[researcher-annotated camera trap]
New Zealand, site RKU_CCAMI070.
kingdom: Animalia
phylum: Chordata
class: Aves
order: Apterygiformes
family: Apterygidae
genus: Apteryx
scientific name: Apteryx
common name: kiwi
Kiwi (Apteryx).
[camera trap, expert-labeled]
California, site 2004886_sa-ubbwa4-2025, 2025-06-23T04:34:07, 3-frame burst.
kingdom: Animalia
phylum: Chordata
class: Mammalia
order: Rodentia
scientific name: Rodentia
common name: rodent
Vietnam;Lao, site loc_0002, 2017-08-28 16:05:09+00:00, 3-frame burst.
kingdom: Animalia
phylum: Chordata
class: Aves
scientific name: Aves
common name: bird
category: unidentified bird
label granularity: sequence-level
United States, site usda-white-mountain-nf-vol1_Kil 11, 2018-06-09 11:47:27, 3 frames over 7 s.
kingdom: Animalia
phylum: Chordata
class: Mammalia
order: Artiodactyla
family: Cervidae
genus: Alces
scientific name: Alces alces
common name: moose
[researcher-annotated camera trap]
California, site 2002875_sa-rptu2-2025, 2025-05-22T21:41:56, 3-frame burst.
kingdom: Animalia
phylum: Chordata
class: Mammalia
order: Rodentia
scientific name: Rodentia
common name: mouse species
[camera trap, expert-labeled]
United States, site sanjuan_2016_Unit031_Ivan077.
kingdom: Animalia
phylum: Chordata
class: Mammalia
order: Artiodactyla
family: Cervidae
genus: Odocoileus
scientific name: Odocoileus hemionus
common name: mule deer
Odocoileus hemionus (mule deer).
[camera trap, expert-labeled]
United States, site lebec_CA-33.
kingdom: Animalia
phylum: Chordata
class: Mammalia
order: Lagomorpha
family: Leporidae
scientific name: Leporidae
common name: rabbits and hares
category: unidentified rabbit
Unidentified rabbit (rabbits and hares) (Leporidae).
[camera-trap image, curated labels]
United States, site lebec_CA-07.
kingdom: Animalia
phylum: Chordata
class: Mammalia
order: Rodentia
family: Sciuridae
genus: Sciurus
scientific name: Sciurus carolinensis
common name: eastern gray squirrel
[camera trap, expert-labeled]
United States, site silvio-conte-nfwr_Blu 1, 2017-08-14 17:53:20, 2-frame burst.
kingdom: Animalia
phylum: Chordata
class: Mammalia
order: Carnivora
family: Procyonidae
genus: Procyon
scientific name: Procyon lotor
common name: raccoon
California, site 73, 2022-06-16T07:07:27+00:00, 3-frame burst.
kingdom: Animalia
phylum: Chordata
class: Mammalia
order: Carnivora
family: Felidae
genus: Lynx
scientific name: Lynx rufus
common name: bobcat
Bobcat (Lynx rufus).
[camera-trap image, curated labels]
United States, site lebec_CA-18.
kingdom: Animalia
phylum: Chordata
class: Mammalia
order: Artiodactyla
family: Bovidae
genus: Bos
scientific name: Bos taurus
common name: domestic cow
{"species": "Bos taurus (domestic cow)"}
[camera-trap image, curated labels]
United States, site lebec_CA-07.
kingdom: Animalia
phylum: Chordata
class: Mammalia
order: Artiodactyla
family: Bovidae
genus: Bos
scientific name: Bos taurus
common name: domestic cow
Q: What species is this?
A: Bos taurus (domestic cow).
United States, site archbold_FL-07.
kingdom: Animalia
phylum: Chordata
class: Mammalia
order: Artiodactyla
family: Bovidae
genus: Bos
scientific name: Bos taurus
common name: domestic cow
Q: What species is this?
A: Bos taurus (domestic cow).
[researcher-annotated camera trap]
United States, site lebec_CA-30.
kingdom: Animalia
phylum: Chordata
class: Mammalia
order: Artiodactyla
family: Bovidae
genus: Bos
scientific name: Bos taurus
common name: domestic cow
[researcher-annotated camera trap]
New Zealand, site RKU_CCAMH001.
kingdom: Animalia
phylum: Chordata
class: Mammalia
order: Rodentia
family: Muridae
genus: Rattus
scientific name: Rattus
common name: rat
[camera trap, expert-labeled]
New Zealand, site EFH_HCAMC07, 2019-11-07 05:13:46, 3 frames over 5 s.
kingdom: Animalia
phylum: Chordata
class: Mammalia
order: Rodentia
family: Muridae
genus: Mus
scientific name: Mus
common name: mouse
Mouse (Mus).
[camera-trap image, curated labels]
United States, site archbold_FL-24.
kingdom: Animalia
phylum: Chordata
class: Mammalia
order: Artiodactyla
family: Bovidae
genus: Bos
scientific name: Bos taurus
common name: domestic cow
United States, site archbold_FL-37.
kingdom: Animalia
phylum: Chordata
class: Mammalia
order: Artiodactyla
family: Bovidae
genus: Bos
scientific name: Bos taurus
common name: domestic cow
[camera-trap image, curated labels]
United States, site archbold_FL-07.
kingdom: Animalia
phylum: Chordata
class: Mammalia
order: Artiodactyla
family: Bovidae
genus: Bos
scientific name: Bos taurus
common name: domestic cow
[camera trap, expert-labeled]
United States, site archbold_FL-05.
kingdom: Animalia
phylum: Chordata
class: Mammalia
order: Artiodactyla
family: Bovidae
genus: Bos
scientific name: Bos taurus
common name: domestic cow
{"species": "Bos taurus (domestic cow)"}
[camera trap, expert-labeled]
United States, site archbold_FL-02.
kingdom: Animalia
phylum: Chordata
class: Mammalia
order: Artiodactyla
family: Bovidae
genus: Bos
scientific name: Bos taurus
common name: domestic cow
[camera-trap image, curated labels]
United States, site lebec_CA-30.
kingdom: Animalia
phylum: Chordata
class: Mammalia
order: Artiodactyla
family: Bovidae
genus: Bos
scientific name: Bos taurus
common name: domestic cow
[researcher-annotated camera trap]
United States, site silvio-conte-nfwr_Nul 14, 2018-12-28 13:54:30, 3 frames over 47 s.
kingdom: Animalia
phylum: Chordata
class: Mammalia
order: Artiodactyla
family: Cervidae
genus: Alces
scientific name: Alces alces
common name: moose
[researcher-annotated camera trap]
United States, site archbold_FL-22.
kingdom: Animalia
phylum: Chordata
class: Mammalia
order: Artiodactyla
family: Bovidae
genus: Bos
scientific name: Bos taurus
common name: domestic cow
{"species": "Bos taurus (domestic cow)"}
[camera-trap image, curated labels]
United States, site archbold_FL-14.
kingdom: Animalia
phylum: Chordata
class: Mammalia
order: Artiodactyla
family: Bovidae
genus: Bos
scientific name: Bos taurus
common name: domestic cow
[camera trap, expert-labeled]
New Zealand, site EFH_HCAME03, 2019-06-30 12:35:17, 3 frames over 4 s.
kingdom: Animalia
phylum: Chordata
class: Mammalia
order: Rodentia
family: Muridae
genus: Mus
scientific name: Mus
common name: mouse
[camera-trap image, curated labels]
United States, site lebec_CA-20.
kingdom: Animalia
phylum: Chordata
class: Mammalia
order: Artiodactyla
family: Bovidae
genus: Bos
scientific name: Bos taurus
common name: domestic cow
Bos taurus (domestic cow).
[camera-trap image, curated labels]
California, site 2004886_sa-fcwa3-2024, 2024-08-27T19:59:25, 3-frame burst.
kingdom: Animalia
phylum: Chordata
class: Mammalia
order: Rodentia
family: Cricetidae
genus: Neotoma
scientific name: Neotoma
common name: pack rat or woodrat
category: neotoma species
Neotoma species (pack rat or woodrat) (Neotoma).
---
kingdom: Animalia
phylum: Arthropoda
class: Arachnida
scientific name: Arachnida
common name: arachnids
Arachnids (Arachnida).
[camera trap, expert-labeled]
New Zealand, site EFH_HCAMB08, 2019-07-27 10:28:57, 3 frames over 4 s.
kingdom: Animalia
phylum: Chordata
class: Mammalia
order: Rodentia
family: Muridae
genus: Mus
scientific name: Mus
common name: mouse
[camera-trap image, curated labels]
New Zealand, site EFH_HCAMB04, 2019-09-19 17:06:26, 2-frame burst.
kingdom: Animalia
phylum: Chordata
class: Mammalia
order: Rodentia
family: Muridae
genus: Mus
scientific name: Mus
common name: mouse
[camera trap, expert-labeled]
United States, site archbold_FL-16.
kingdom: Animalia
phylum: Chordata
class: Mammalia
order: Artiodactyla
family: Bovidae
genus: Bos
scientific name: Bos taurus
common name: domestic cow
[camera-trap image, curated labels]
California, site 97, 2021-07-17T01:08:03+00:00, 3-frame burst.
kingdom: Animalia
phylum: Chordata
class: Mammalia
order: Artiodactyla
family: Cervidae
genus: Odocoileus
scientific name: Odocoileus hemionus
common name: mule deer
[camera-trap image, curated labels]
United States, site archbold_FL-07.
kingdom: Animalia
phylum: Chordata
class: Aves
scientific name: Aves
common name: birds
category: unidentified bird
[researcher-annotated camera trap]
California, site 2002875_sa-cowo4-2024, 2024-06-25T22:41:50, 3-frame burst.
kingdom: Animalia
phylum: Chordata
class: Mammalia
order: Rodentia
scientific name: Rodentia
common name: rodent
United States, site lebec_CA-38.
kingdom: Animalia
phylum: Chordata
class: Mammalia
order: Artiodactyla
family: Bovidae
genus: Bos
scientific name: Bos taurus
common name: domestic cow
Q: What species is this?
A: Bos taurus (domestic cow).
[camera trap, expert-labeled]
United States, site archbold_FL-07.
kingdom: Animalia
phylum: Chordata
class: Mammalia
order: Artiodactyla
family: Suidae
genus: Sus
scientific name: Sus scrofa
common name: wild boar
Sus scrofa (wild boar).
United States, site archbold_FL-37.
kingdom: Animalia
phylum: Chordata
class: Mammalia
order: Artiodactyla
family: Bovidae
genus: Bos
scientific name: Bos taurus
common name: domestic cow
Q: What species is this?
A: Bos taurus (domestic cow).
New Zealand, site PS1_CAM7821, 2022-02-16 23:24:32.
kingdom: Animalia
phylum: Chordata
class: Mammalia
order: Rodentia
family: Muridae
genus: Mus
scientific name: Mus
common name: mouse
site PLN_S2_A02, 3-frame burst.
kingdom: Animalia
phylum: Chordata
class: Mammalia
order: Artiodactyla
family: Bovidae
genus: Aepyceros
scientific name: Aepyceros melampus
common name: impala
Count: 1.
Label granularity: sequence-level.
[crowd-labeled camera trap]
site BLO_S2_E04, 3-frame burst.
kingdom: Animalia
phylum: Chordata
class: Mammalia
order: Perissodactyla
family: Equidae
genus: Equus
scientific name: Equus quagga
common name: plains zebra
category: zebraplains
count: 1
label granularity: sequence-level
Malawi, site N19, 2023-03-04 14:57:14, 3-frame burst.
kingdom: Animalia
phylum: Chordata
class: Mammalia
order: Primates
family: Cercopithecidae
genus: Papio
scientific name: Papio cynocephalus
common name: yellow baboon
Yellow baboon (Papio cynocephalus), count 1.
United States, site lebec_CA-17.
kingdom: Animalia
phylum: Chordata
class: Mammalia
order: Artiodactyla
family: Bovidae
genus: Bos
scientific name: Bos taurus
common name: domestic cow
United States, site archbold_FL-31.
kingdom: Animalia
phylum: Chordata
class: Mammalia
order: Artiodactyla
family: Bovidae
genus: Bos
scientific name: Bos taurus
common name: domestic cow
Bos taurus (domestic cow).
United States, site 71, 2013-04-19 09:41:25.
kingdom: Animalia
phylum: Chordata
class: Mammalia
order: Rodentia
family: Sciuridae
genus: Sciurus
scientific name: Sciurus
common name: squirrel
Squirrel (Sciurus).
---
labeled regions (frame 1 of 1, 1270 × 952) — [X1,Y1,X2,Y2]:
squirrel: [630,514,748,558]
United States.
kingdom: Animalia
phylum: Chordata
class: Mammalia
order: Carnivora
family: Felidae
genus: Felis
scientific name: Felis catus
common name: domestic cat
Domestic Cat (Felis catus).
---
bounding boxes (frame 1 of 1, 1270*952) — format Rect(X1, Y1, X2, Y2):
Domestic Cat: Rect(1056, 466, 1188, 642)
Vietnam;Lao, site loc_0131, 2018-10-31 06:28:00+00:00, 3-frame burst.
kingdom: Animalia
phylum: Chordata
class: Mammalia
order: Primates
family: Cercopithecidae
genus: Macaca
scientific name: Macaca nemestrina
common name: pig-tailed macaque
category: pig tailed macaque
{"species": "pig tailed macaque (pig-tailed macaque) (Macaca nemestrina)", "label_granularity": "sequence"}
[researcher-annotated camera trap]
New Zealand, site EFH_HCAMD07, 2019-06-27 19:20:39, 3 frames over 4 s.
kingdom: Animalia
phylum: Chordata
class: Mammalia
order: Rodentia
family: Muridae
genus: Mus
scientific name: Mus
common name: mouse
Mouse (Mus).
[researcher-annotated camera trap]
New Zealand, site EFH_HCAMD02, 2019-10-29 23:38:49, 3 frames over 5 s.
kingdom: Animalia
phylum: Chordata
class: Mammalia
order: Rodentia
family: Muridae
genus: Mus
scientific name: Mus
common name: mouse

····················

Task instructions:
When a line of the records has the word "conte", pick it out and copy it.

Exercise output:
United States, site silvio-conte-nfwr_Blu 1, 2017-08-14 17:53:20, 2-frame burst.
United States, site silvio-conte-nfwr_Nul 14, 2018-12-28 13:54:30, 3 frames over 47 s.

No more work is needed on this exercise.